:: EXCERPT TO READ ::
=-=-=
All Commentary
Friday, May 29, 2015

Rest in Equilibrium: Explaining John Nash’s Beautiful Idea

Explaining game theory's greatest breakthrough

This article was first published at Mises Canada, where Robert P. Murphy is a frequent contributor. 

Following the tragic deaths (in a taxi accident) of John Nash and his wife, people have been explaining Nash’s contributions to the general public. The single best piece I’ve seen so far is this one by John Cassidy.

However, even Cassidy’s piece doesn’t really make clear exactly how Nash’s famous equilibrium concept works. I’ll give some simple examples in the present post so that the layperson can understand just what Nash accomplished in his celebrated 27-page doctoral dissertation. (Be sure to look at his bibliography on the last page.)

I have seen many commentators tell their readers that John Nash developed the theory of non-cooperative games, in (alleged) contrast to the work on cooperative games by John von Neumann and Oskar Morgenstern.

However, it’s a bit misleading to talk in this way. It’s certainly true that von Neumann and Morgenstern (henceforth vNM) did a lot of work on cooperative games (which involve coalitions of players where the players in a coalition can make “joint” moves).

But vNM also did pioneering work on non-cooperative games – games where there are no coalitions and every player chooses his own strategy to serve his own payoff. However, vNM only studied the special case of 2-person, zero-sum games. (A zero-sum game is one in which one player’s gain is exactly counterbalanced by the other player’s loss.)
=-=-=
:: TASK INSTRUCTIONS ::
a) Using the article on Nash's equilibrium, answer the following:
(i) Where was the article first published?
(ii) How many pages long was Nash's doctoral dissertation?
(iii) Which special case of non-cooperative games did von Neumann and Morgenstern study?
b) Extend the article on Nash's equilibrium with a few more paragraphs, picking up right after its final sentence.
=-=-=
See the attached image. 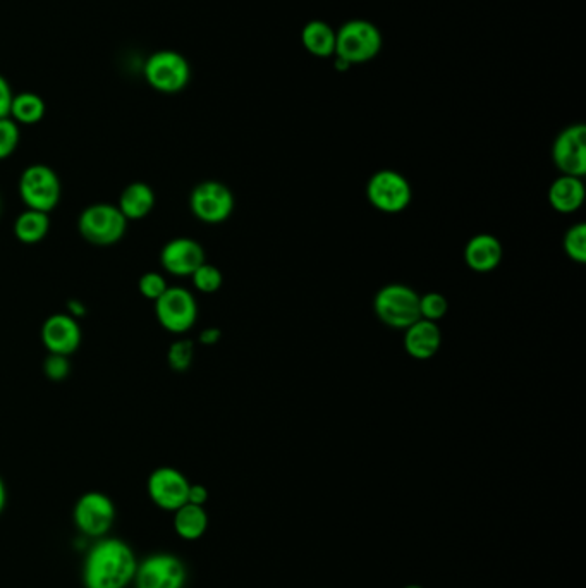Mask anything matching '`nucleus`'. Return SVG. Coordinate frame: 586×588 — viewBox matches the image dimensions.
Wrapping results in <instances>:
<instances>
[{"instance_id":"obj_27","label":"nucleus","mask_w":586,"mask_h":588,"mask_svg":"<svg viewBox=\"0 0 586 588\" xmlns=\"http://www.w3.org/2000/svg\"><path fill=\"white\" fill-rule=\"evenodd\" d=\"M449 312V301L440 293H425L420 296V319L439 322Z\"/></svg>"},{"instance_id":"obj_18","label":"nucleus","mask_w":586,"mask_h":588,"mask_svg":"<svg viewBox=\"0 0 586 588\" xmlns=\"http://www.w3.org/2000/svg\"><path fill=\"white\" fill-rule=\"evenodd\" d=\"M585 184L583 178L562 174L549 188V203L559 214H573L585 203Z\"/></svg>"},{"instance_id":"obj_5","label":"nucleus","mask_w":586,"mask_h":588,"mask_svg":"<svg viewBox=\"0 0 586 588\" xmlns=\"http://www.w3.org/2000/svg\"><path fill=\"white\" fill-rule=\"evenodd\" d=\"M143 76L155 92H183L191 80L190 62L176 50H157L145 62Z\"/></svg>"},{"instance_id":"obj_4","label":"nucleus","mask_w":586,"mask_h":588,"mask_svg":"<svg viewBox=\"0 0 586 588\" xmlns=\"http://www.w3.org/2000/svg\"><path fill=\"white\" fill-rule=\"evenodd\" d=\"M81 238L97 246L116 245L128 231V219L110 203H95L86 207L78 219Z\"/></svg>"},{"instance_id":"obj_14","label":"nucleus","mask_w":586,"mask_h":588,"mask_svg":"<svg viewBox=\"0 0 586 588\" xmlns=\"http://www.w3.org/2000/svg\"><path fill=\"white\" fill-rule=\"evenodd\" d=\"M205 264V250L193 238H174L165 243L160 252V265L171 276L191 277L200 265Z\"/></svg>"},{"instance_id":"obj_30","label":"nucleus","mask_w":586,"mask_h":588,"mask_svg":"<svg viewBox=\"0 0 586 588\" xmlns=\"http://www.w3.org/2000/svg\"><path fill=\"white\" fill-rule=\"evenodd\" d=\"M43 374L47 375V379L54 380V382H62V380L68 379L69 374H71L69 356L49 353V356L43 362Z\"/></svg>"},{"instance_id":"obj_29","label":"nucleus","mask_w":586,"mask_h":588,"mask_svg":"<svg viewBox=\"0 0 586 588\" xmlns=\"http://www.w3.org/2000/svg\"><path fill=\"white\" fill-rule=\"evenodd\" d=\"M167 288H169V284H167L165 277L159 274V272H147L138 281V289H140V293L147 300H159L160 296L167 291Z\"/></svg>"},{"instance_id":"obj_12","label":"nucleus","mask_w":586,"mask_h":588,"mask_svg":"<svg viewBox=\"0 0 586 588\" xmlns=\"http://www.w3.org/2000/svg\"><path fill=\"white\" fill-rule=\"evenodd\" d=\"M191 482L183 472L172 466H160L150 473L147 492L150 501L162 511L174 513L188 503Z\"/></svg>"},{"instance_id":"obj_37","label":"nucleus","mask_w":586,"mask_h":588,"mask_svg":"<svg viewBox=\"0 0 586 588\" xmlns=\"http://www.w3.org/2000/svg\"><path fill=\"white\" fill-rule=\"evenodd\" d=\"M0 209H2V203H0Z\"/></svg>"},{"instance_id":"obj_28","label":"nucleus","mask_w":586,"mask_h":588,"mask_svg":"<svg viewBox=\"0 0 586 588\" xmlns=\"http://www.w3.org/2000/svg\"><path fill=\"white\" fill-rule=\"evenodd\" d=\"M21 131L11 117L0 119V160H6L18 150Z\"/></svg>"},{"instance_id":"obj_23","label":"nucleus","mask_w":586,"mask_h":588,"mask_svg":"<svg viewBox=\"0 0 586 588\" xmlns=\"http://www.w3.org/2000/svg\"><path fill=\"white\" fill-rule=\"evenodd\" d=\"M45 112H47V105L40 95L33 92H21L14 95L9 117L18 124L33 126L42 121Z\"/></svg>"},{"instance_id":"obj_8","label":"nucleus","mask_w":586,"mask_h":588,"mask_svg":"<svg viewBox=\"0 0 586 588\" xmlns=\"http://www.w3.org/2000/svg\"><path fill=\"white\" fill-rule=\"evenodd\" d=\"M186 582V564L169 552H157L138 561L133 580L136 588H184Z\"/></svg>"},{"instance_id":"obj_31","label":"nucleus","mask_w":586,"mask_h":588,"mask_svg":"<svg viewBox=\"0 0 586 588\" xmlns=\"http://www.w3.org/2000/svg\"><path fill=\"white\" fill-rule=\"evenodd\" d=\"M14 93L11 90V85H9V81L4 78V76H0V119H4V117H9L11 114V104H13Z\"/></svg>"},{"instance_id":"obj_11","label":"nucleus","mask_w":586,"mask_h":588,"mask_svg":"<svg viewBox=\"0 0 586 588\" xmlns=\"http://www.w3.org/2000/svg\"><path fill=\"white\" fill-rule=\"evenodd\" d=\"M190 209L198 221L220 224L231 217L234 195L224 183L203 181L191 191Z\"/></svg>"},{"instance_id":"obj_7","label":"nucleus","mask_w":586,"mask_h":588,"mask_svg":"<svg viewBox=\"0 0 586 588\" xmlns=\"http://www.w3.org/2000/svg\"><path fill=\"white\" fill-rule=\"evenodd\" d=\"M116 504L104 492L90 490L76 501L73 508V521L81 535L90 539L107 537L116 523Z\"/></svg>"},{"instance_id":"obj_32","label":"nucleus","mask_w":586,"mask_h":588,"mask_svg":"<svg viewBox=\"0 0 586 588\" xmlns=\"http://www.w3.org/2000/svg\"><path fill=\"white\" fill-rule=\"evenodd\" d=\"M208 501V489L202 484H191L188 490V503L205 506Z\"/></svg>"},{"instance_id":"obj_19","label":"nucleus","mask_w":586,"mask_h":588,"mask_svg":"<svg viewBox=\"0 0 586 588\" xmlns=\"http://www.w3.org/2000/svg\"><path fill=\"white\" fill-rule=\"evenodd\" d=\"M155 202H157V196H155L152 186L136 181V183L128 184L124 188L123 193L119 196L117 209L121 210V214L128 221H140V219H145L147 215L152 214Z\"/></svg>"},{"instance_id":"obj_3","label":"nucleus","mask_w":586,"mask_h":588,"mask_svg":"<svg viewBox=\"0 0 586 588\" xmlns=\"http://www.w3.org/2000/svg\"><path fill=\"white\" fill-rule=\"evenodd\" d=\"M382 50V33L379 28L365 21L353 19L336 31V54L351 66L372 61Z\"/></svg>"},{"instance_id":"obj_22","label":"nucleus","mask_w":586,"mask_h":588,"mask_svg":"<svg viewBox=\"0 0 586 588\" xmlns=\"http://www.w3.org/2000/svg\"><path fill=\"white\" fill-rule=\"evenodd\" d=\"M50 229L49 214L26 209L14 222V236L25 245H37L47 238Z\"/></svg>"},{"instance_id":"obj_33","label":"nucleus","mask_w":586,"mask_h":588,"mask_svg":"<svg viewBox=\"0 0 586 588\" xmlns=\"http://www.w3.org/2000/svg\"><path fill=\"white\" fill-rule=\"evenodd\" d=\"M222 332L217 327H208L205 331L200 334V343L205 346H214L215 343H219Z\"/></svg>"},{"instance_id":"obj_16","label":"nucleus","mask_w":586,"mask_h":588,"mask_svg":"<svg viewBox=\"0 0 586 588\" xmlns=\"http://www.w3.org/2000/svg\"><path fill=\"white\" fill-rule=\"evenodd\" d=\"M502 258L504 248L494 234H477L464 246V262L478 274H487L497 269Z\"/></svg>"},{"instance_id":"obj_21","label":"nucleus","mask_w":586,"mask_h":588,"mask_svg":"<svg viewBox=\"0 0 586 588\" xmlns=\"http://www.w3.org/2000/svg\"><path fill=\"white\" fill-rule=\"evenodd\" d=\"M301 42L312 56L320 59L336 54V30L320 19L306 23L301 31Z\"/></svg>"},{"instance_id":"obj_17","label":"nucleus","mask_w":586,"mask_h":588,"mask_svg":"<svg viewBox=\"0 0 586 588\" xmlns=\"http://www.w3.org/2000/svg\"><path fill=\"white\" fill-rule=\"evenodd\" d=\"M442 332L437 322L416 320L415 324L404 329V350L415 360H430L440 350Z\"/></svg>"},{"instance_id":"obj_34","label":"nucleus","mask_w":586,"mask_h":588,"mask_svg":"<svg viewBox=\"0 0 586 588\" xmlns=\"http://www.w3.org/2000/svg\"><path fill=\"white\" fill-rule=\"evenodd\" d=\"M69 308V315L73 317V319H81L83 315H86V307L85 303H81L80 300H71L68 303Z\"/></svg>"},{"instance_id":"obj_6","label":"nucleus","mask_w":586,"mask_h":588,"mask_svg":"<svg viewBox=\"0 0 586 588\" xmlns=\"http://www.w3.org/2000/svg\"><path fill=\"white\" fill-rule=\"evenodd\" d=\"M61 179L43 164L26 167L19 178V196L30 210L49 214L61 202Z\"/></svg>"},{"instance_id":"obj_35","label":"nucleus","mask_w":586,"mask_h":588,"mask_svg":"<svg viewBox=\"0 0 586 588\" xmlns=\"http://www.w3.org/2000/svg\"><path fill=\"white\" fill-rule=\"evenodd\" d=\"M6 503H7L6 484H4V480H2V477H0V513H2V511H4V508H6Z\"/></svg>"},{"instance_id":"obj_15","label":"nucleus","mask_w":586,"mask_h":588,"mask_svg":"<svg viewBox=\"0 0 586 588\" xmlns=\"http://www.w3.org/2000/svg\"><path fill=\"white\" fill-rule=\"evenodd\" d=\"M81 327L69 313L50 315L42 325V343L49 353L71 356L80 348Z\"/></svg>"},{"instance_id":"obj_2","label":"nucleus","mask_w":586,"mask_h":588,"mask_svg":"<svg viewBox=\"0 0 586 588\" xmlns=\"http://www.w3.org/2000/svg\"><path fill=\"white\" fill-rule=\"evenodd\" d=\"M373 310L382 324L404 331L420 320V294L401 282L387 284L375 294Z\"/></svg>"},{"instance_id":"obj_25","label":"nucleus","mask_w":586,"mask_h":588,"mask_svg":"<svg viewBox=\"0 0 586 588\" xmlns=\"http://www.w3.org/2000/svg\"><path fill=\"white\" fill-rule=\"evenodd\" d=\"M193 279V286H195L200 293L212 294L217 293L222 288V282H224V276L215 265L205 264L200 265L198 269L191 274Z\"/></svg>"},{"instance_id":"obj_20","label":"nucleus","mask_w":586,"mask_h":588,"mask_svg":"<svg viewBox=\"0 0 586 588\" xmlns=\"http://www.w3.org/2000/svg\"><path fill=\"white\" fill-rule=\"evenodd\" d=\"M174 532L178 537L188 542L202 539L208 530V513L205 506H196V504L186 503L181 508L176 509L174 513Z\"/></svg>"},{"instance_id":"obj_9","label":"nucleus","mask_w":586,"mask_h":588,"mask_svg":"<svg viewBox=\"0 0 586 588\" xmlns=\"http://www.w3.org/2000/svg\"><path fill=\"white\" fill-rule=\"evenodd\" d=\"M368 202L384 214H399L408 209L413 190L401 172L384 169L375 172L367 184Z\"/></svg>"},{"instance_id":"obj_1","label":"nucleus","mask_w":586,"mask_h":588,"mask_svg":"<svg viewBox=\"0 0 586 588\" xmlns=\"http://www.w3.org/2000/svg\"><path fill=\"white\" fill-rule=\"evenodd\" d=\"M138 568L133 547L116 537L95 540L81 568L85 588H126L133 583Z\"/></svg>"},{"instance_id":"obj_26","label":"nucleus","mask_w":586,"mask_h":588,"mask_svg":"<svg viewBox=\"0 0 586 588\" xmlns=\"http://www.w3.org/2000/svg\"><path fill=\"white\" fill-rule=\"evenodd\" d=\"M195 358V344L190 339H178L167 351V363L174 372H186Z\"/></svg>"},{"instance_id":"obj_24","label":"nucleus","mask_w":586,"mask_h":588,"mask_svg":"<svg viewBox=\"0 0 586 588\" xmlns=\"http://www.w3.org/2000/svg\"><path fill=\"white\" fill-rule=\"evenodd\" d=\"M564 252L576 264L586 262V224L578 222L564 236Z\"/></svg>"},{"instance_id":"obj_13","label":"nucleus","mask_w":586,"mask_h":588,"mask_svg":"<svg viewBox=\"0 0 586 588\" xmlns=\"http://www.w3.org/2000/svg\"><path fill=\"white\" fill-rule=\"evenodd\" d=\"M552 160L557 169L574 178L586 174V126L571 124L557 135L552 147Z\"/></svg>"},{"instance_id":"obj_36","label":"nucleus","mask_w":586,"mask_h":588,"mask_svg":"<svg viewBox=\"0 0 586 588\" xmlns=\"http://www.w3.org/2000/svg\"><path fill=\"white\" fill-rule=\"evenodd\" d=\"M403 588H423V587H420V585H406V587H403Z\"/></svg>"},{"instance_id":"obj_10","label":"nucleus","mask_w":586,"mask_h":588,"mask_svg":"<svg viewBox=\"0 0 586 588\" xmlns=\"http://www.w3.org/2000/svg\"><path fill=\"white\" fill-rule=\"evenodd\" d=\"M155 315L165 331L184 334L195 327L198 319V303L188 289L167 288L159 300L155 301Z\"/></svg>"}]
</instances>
=-=-=
:: EXERCISE RESULTS ::
a)
(i) Mises Canada
(ii) 27 pages
(iii) 2-person, zero-sum games

b)
This actually covers a lot of what people have in mind when they think of a “game,” including chess, checkers, and card games (if only two people are playing).

The central result from the work of vNM was the minimax theorem. The full details are here, but the intuition is: In a finite two-person zero-sum game, there is a certain value V for the game such that one player can guarantee himself a payoff of at least V while the other player can limit his losses to V.

The name comes from the fact that each player thinks, “Given what I do, what will the other guy do to maximize his payoff in response? Now, having computed my opponent’s best-response for every strategy I might pick, I want to pick my own strategy to minimize that value.”

Since we are dealing with a zero-sum game, each player does best for himself by minimizing the other guy’s payoff.

This was a pretty neat result. However, even though plenty of games – especially the ones we have in mind with the term “game” – are two-person zero-sum, there are many strategic interactions where this is not the case.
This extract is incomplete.